═══ 제공된 기록
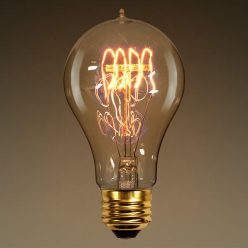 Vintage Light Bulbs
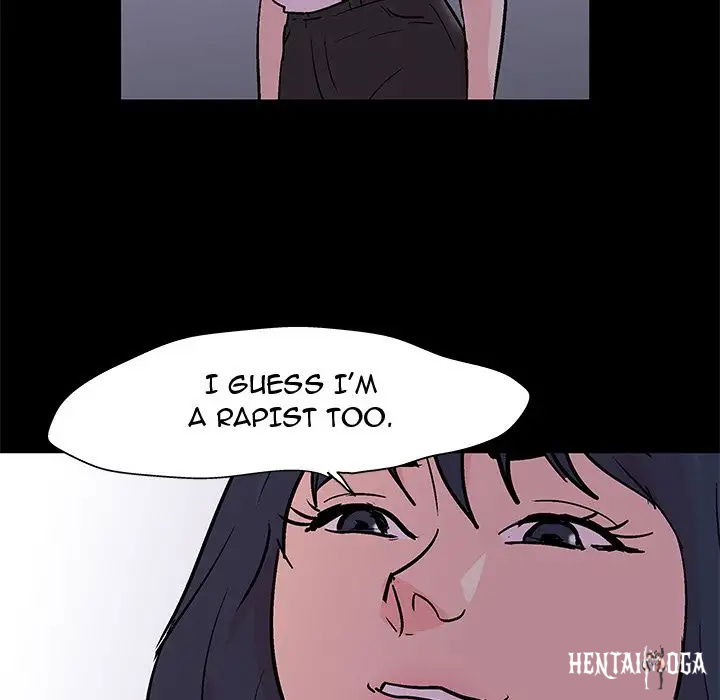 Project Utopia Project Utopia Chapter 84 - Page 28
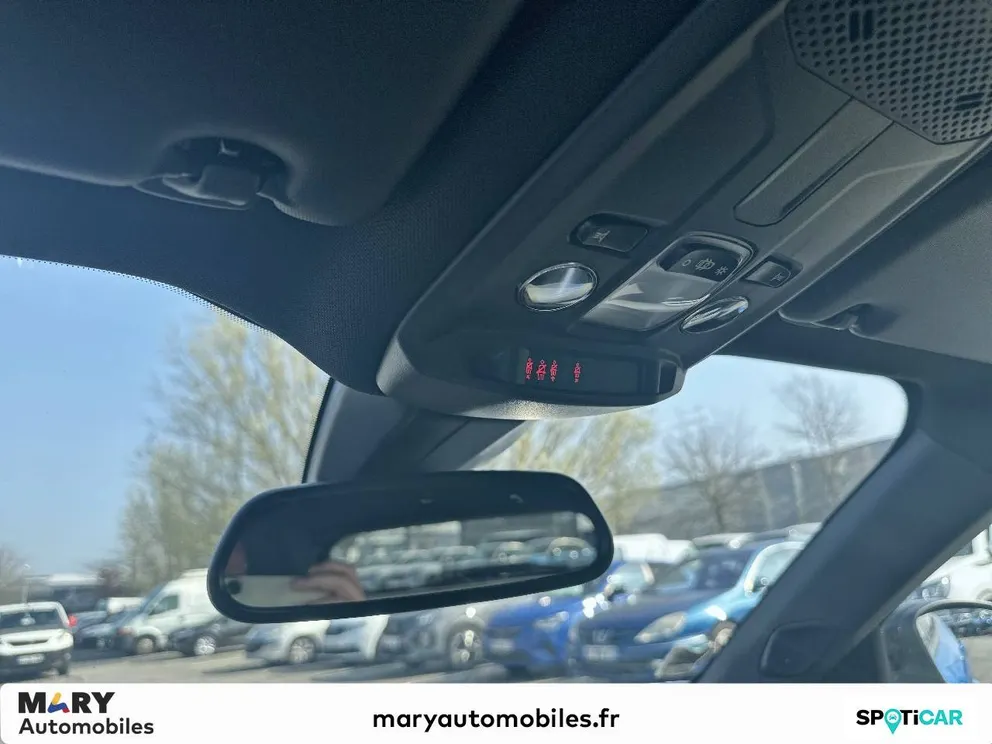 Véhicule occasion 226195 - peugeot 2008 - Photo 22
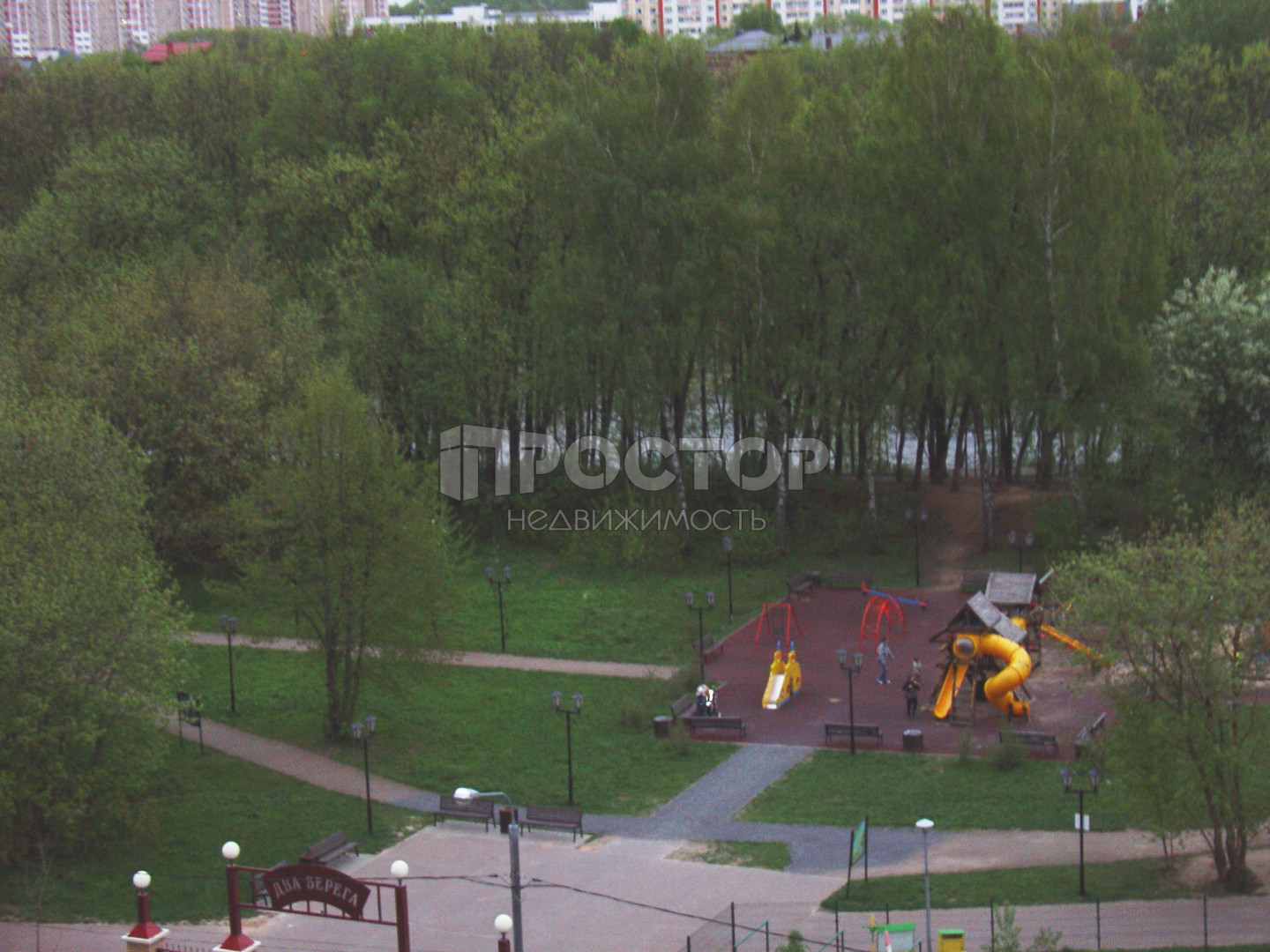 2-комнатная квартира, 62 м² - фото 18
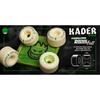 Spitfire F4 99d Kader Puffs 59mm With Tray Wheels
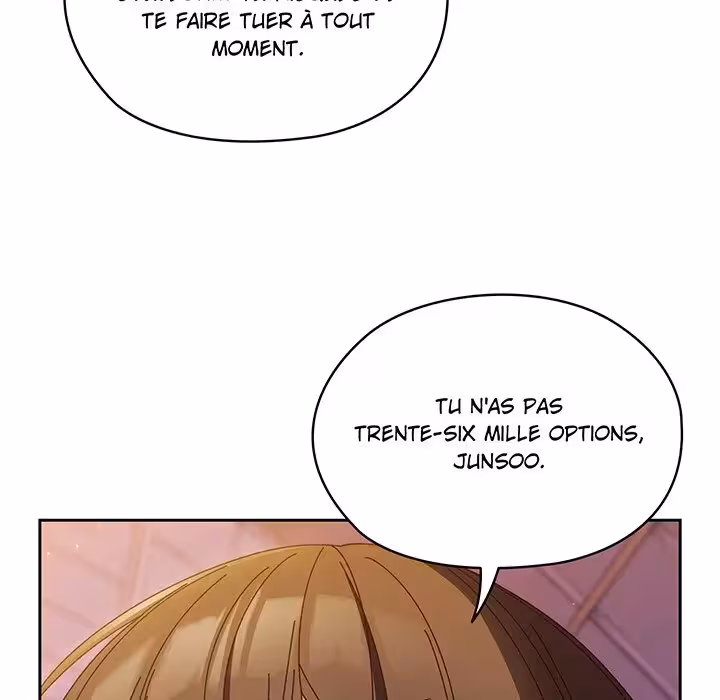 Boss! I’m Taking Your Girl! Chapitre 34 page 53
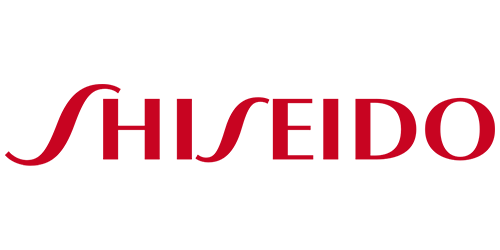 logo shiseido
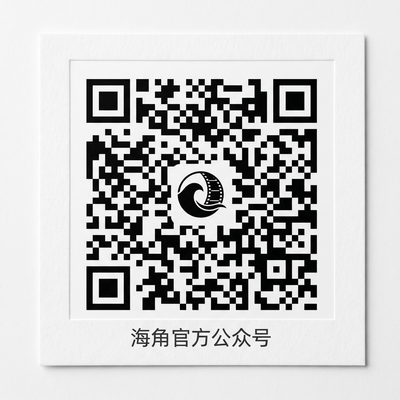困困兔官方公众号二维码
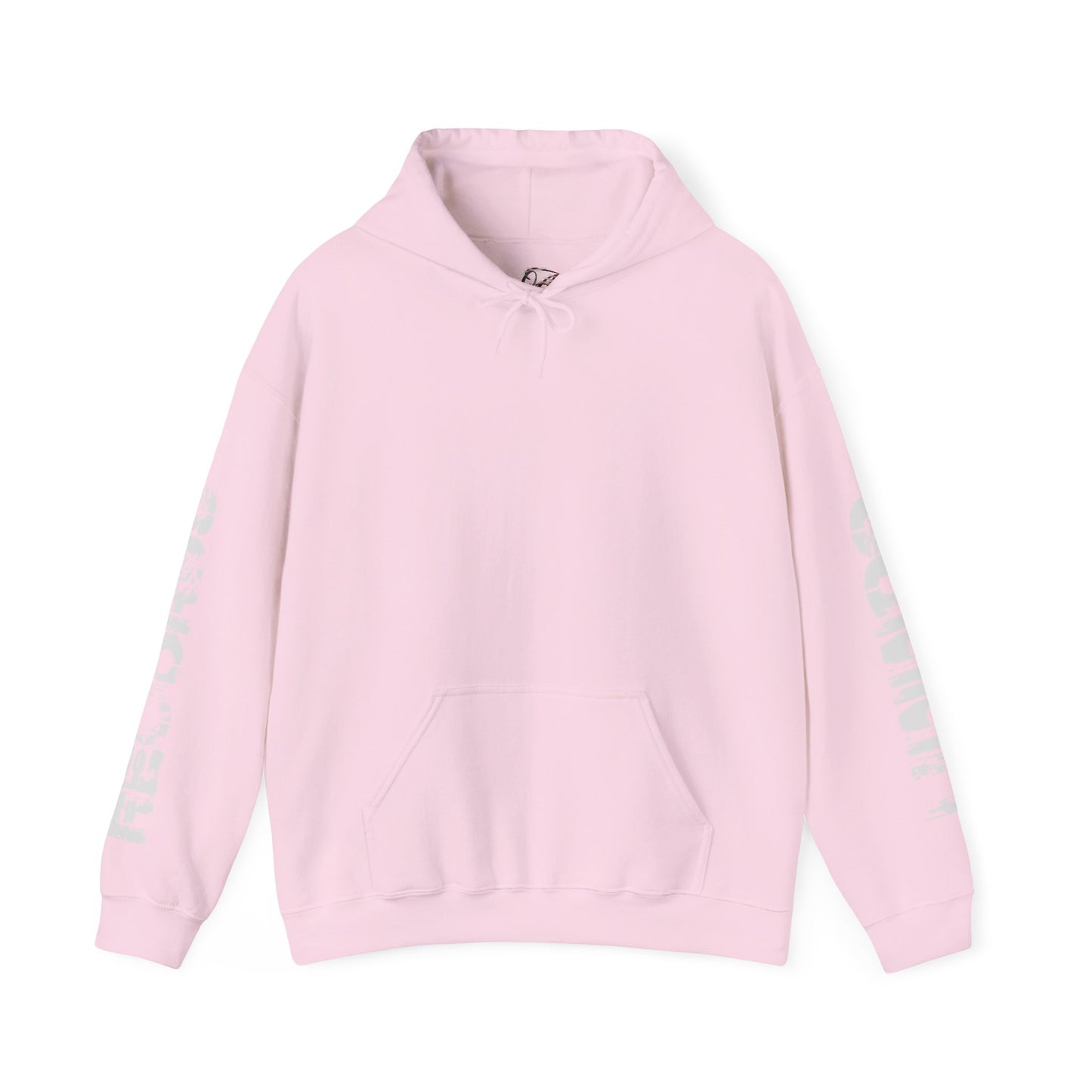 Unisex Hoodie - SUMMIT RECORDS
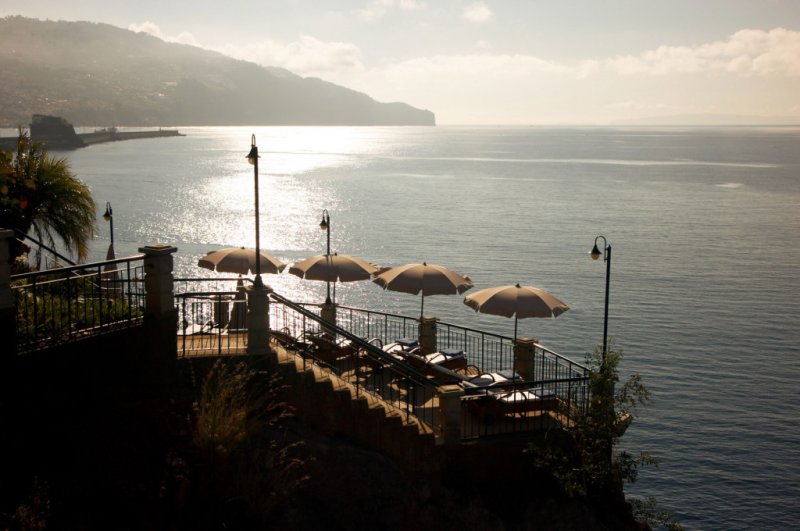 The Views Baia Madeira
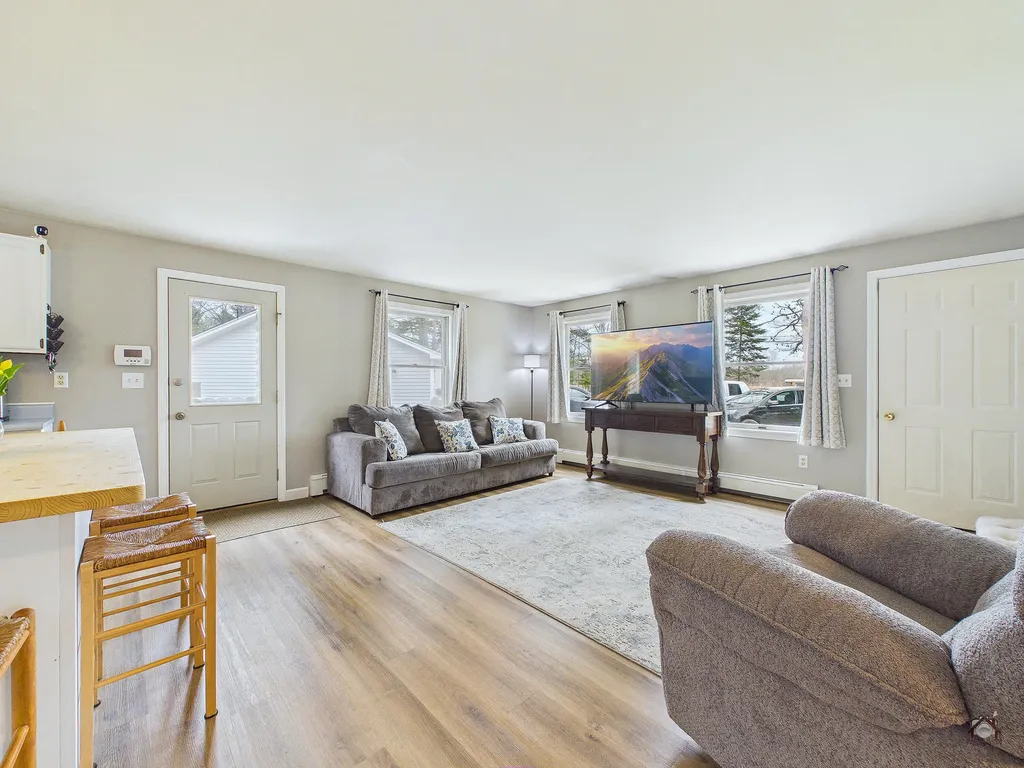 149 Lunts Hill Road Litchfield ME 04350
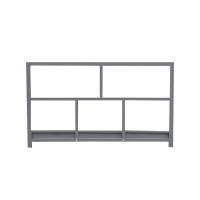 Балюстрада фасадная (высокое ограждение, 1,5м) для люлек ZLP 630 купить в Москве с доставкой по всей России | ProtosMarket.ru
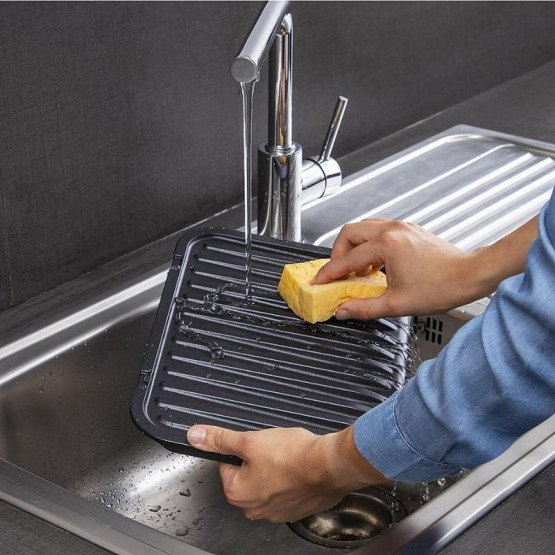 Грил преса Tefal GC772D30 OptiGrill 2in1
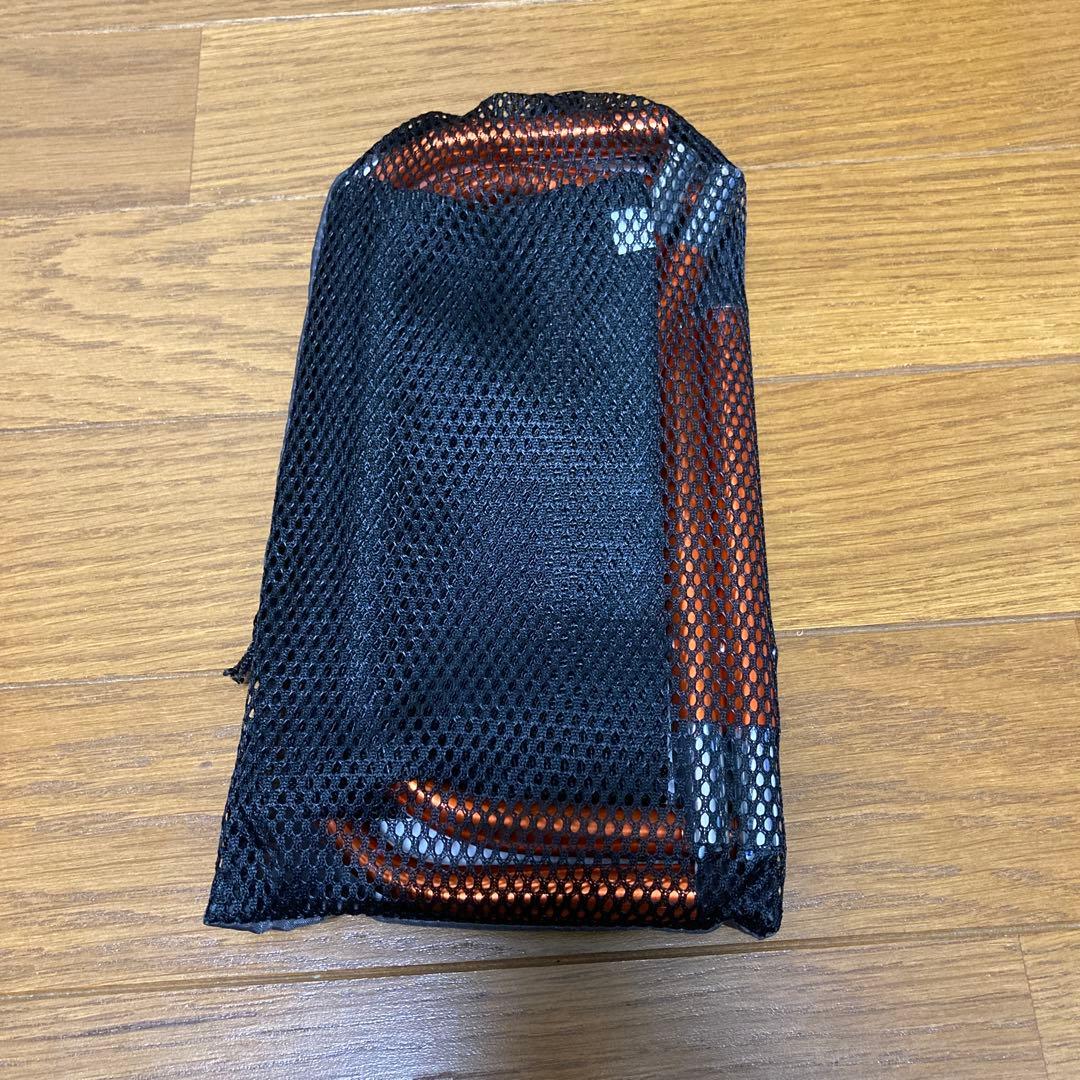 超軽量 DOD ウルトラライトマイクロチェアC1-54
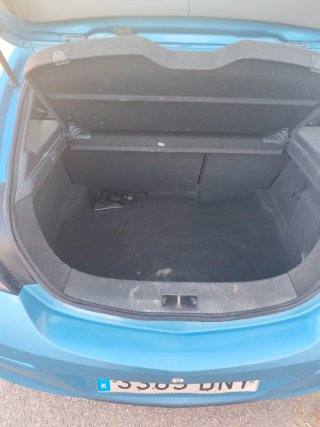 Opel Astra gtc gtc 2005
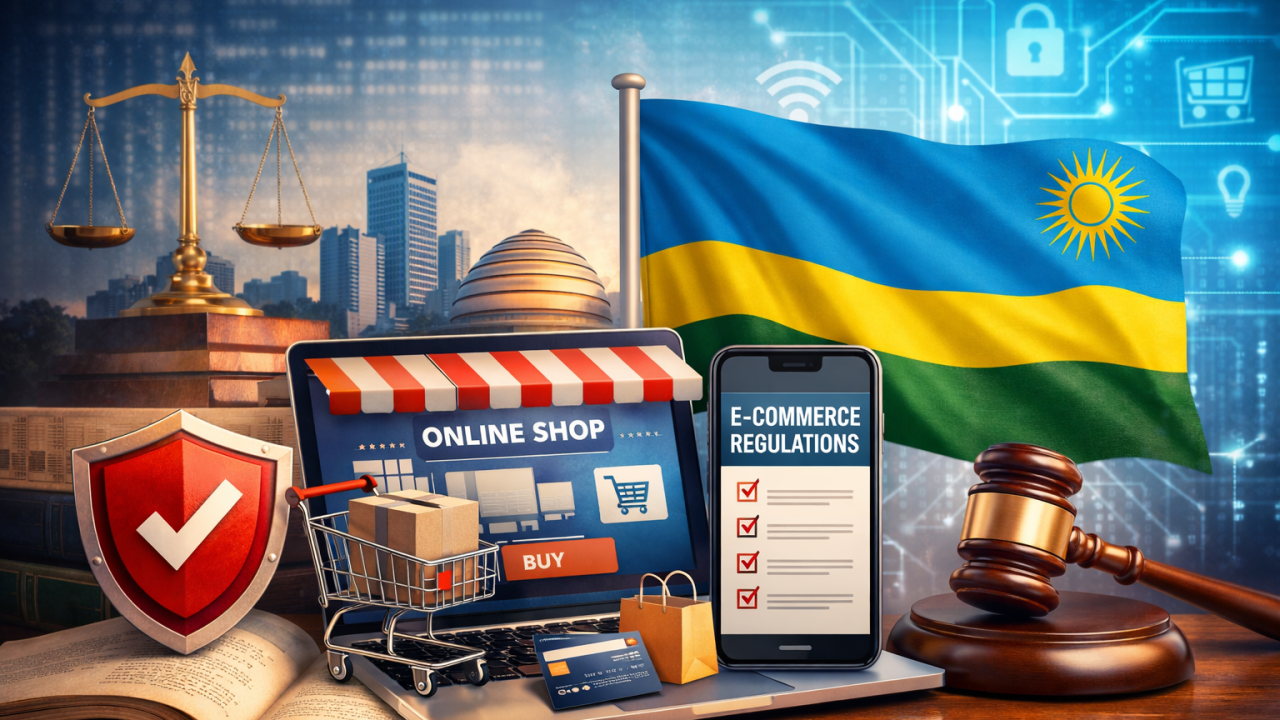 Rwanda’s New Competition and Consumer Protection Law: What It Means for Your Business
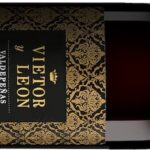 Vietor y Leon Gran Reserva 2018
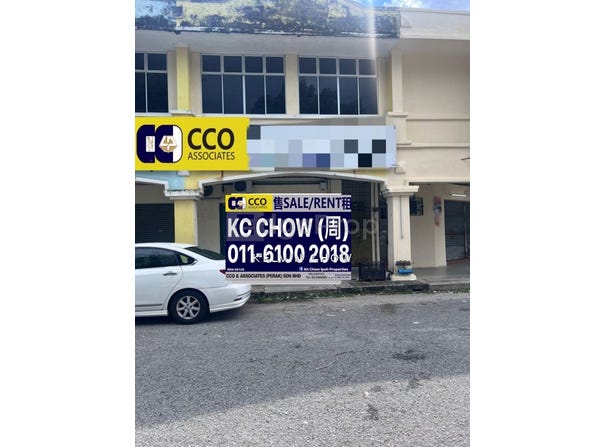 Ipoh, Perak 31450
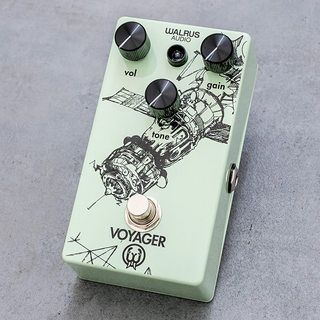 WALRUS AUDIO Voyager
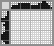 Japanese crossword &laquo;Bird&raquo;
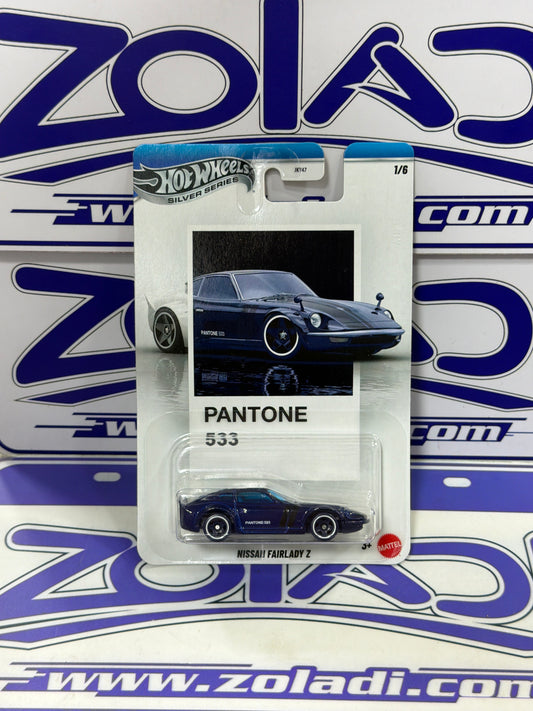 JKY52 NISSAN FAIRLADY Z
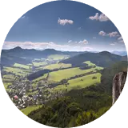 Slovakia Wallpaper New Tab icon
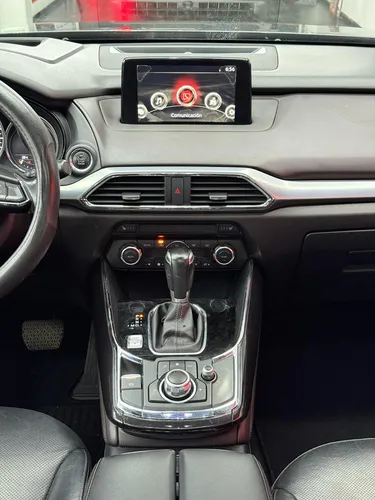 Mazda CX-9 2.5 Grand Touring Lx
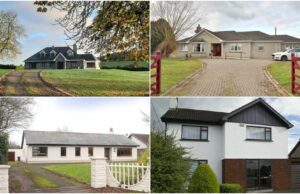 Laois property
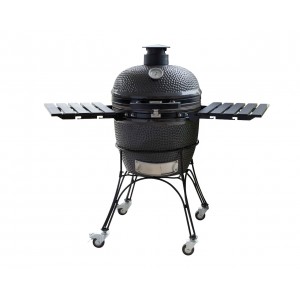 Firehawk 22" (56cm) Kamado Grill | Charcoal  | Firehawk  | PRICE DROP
══════
* _과제_:
위의 기록 전체를 다시 쓰되 "Firehawk"만 "Kamado Joe"로 바꾸고 나머지는 그대로 두세요. 그림은 답에서 빼세요.

* _답안란_:
 Vintage Light Bulbs
 Project Utopia Project Utopia Chapter 84 - Page 28
 Véhicule occasion 226195 - peugeot 2008 - Photo 22
 2-комнатная квартира, 62 м² - фото 18
 Spitfire F4 99d Kader Puffs 59mm With Tray Wheels
 Boss! I’m Taking Your Girl! Chapitre 34 page 53
 logo shiseido
困困兔官方公众号二维码
 Unisex Hoodie - SUMMIT RECORDS
 The Views Baia Madeira
 149 Lunts Hill Road Litchfield ME 04350
 Балюстрада фасадная (высокое ограждение, 1,5м) для люлек ZLP 630 купить в Москве с доставкой по всей России | ProtosMarket.ru
 Грил преса Tefal GC772D30 OptiGrill 2in1
 超軽量 DOD ウルトラライトマイクロチェアC1-54
 Opel Astra gtc gtc 2005
 Rwanda’s New Competition and Consumer Protection Law: What It Means for Your Business
 Vietor y Leon Gran Reserva 2018
 Ipoh, Perak 31450
 WALRUS AUDIO Voyager
 Japanese crossword &laquo;Bird&raquo;
 JKY52 NISSAN FAIRLADY Z
 Slovakia Wallpaper New Tab icon
 Mazda CX-9 2.5 Grand Touring Lx
 Laois property
 Kamado Joe 22" (56cm) Kamado Grill | Charcoal  | Kamado Joe  | PRICE DROP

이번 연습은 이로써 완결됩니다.